With a reverse triangular merger, the strategy usually requires that the subsidiary of the acquiring company be liquidated as part of the merging process with the newly acquired target company. The liquidation takes place once the merger has occurred. At that point, the acquirer reorganizes the liquidated company into a new entity that holds the assets of both the original subsidiary and the acquired target firm. This approach also involves settling all shares of stock issued by the two previous entities, and paves the way for the shareholders to receive stock issued by the parent company of the new entity.
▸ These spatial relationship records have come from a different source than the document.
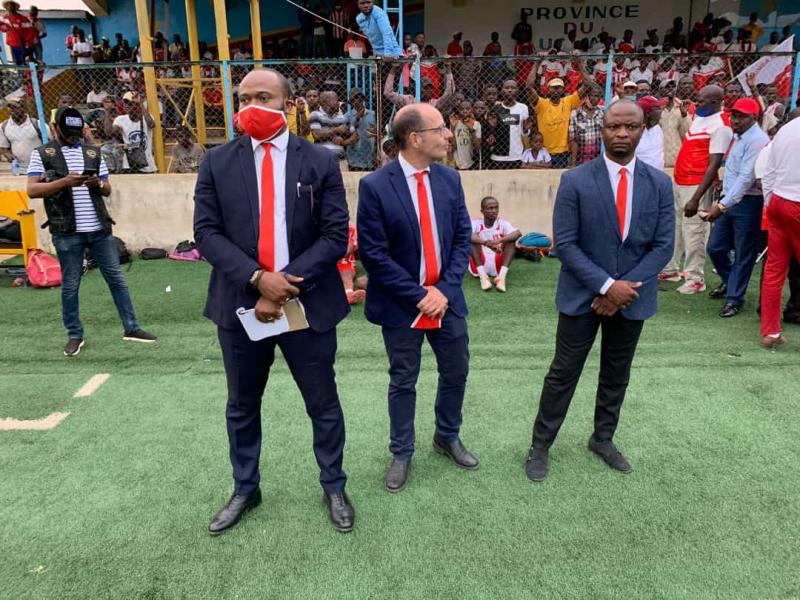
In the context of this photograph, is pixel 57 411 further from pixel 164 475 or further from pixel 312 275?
pixel 312 275

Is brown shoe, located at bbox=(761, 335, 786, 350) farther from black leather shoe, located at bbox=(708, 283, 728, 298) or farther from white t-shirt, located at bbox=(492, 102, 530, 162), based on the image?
white t-shirt, located at bbox=(492, 102, 530, 162)

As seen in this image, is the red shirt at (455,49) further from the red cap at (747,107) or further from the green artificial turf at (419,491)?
the green artificial turf at (419,491)

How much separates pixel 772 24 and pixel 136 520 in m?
17.2

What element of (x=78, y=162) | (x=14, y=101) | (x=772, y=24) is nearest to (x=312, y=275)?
(x=78, y=162)

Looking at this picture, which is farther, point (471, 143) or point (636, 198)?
point (471, 143)

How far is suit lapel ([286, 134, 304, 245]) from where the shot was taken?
2689 mm

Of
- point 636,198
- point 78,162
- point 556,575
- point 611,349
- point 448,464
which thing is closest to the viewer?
point 556,575

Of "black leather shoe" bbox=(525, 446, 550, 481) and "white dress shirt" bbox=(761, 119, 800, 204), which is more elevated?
"white dress shirt" bbox=(761, 119, 800, 204)

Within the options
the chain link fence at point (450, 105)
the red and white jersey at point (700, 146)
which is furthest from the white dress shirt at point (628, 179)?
the chain link fence at point (450, 105)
One of the benefits of the reverse triangular merger is that the process can often help to minimize the tax burden that would otherwise be created by the merger process. In many places around the world, it is possible to limit the taxes owed by allowing the target firm to effectively purchase the assets of the subsidiary then allow the acquiring firm to purchase control of at least 80% of the assets of the target firm. While somewhat more complicated than simply merging the two principal companies into one new unit, adding the subsidiary to the process and engaging in the structured buying and selling of company assets does allow the business owners to legally take advantage of prevailing tax laws. Since tax regulations vary from one country to the next, the amount of savings generated by using this approach will also vary.

Another benefit of the reverse triangular merger is that the process can also help preserve any contracts with customers and vendors that would otherwise become null and void if a straight acquisition took place. Because the target firm does survive as a wholly owned subsidiary by using this strategy, any contracts that would have been canceled as the result of a buyout remain intact. The reverse triangular merger approach is especially helpful when those contracts include agreements that offer volume discounts from vendors, or lucrative and long-term commitments from longtime customers.